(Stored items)
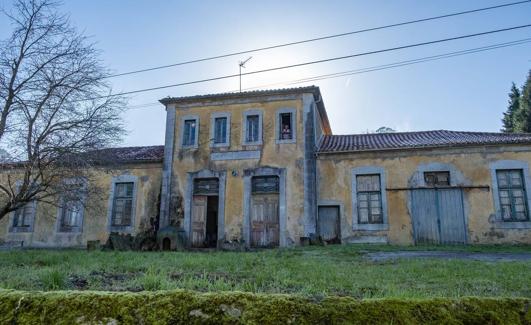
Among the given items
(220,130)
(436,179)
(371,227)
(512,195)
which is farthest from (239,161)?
(512,195)

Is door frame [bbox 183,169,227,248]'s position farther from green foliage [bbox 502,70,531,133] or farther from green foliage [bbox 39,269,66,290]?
green foliage [bbox 502,70,531,133]

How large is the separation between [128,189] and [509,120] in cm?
3208

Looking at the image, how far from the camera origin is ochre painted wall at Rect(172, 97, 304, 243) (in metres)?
15.7

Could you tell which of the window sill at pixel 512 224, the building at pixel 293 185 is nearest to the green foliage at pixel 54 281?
the building at pixel 293 185

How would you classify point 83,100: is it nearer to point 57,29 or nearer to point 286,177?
point 57,29

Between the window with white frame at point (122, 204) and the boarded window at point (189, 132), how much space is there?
10.2 ft

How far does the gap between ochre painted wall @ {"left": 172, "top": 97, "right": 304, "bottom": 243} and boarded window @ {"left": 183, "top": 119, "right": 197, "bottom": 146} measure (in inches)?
10.3

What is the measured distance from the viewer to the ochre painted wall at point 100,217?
1716 cm

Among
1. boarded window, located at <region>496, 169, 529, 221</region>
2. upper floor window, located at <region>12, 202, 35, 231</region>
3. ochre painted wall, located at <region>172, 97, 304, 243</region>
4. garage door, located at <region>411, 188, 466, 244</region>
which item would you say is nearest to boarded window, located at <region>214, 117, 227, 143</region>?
ochre painted wall, located at <region>172, 97, 304, 243</region>

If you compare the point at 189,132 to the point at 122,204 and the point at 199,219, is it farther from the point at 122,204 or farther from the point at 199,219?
the point at 122,204

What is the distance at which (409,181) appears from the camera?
15.0m

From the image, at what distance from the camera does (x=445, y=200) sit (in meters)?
14.5

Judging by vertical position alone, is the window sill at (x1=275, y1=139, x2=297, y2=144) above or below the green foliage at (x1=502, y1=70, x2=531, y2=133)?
below

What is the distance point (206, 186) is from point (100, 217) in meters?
4.99
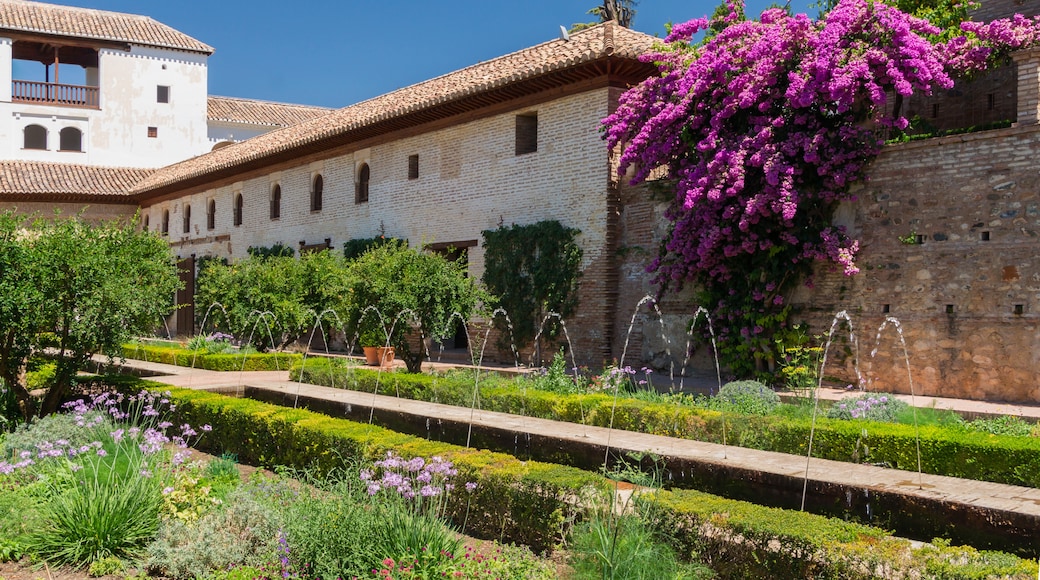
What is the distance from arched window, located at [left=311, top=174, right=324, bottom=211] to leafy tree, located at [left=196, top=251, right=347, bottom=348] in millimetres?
5166

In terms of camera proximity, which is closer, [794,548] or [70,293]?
[794,548]

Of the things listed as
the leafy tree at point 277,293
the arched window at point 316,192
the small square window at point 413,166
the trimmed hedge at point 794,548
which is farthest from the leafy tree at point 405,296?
the arched window at point 316,192

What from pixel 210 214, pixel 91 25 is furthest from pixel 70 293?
pixel 91 25

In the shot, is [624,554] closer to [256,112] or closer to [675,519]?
[675,519]

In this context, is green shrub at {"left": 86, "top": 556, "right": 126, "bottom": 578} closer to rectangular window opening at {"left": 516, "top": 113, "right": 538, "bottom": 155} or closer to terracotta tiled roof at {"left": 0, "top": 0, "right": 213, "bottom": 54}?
rectangular window opening at {"left": 516, "top": 113, "right": 538, "bottom": 155}

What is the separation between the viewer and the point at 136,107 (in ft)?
111

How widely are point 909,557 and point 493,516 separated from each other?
2481mm

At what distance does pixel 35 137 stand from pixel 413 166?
23001mm

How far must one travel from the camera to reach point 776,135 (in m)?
11.2

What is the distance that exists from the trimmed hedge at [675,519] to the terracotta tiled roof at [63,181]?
26.2 metres

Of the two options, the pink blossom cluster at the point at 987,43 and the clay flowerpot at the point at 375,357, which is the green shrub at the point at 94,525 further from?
the clay flowerpot at the point at 375,357

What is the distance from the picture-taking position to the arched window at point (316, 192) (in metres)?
22.2

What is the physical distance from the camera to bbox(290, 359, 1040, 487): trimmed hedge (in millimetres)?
6066

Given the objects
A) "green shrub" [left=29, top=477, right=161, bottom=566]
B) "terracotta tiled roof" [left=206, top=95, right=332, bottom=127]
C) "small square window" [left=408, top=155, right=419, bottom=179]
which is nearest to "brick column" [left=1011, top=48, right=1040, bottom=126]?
"green shrub" [left=29, top=477, right=161, bottom=566]
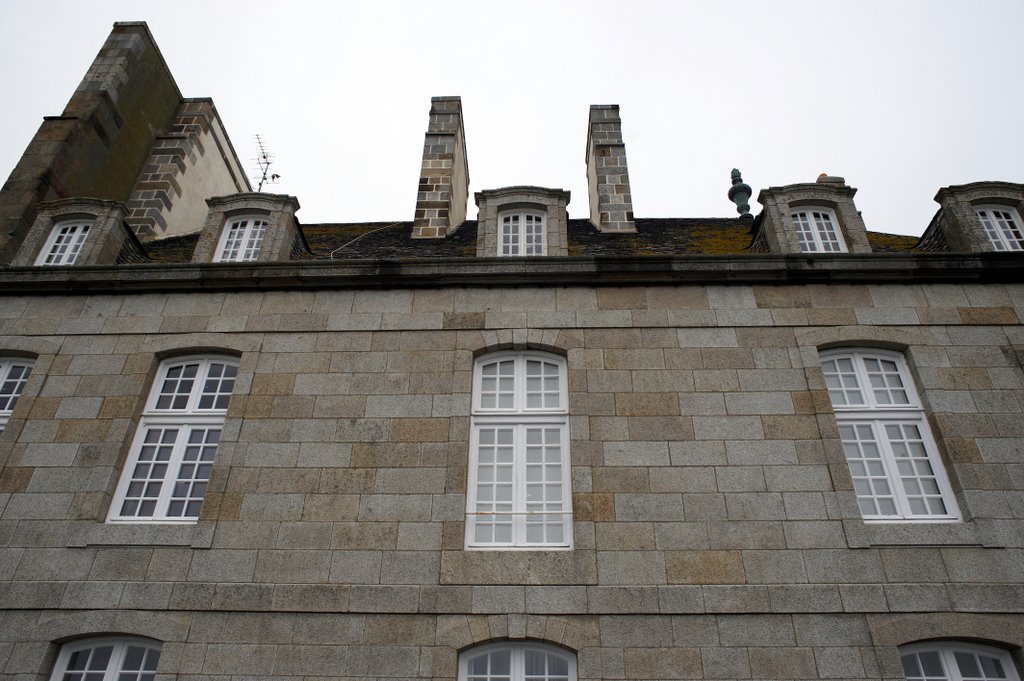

◆ **Task statement**: Reproduce every one of the entries above word for word, leaving the pictures out.

◆ **The solution**:
Among the given items
(220,130)
(436,179)
(371,227)
(512,195)
which is farthest from (239,161)?
(512,195)

Is door frame [bbox 183,169,227,248]'s position farther from green foliage [bbox 502,70,531,133] or farther from green foliage [bbox 39,269,66,290]?
green foliage [bbox 502,70,531,133]

How large is the separation between [128,189] and [509,120] in cm?
3208

Looking at the image, how far from the camera origin is ochre painted wall at Rect(172, 97, 304, 243) (in metres)?
15.7

Could you tell which of the window sill at pixel 512 224, the building at pixel 293 185 is nearest to the green foliage at pixel 54 281?
the building at pixel 293 185

How would you classify point 83,100: is it nearer to point 57,29 or nearer to point 286,177?
point 57,29

Between the window with white frame at point (122, 204) and the boarded window at point (189, 132), how much space is there?
10.2 ft

How far does the gap between ochre painted wall @ {"left": 172, "top": 97, "right": 304, "bottom": 243} and boarded window @ {"left": 183, "top": 119, "right": 197, "bottom": 146} measure (in inches)?
10.3

What is the measured distance from the viewer to the ochre painted wall at point 100,217?
1716 cm

Among
1. boarded window, located at <region>496, 169, 529, 221</region>
2. upper floor window, located at <region>12, 202, 35, 231</region>
3. ochre painted wall, located at <region>172, 97, 304, 243</region>
4. garage door, located at <region>411, 188, 466, 244</region>
which item would you say is nearest to boarded window, located at <region>214, 117, 227, 143</region>?
ochre painted wall, located at <region>172, 97, 304, 243</region>

If you compare the point at 189,132 to the point at 122,204 and the point at 199,219, is it farther from the point at 122,204 or farther from the point at 199,219?
the point at 122,204

What is the distance at which (409,181) appears from the camera?
15.0m

From the image, at what distance from the camera does (x=445, y=200) sit (in meters)?
14.5

Judging by vertical position alone, is the window sill at (x1=275, y1=139, x2=297, y2=144) above or below the green foliage at (x1=502, y1=70, x2=531, y2=133)?
below

What is the distance point (206, 186) is from point (100, 217) in meters?
4.99
What is the distance from arched window, located at [left=311, top=174, right=324, bottom=211] to leafy tree, located at [left=196, top=251, right=347, bottom=348] in millimetres?
5166

In terms of camera proximity, which is closer, [794,548] or [70,293]?
[794,548]

Of the things listed as
the leafy tree at point 277,293
the arched window at point 316,192
the small square window at point 413,166
the trimmed hedge at point 794,548
which is farthest from the leafy tree at point 405,296?
the arched window at point 316,192

What from pixel 210 214, pixel 91 25 is furthest from pixel 70 293?
pixel 91 25

In the shot, is [624,554] closer to [256,112] or closer to [675,519]?
[675,519]

In this context, is green shrub at {"left": 86, "top": 556, "right": 126, "bottom": 578} closer to rectangular window opening at {"left": 516, "top": 113, "right": 538, "bottom": 155} or closer to terracotta tiled roof at {"left": 0, "top": 0, "right": 213, "bottom": 54}?
rectangular window opening at {"left": 516, "top": 113, "right": 538, "bottom": 155}

What is the separation between the viewer and the point at 136,107 (in ft)?
111

How widely are point 909,557 and point 493,516 separated from each other?
2481mm

At what distance does pixel 35 137 stand from pixel 413 166?
23001mm

How far must one travel from the camera to reach point 776,135 (in m)?
11.2

What is the distance that exists from the trimmed hedge at [675,519] to the terracotta tiled roof at [63,181]?
26.2 metres

Of the two options, the pink blossom cluster at the point at 987,43 and the clay flowerpot at the point at 375,357, which is the green shrub at the point at 94,525 further from?
the clay flowerpot at the point at 375,357

What is the distance from the picture-taking position to the arched window at point (316, 192) (in metres)?
22.2

What is the physical distance from the camera to bbox(290, 359, 1040, 487): trimmed hedge (in millimetres)?
6066

Given the objects
A) "green shrub" [left=29, top=477, right=161, bottom=566]
B) "terracotta tiled roof" [left=206, top=95, right=332, bottom=127]
C) "small square window" [left=408, top=155, right=419, bottom=179]
which is nearest to "brick column" [left=1011, top=48, right=1040, bottom=126]?
"green shrub" [left=29, top=477, right=161, bottom=566]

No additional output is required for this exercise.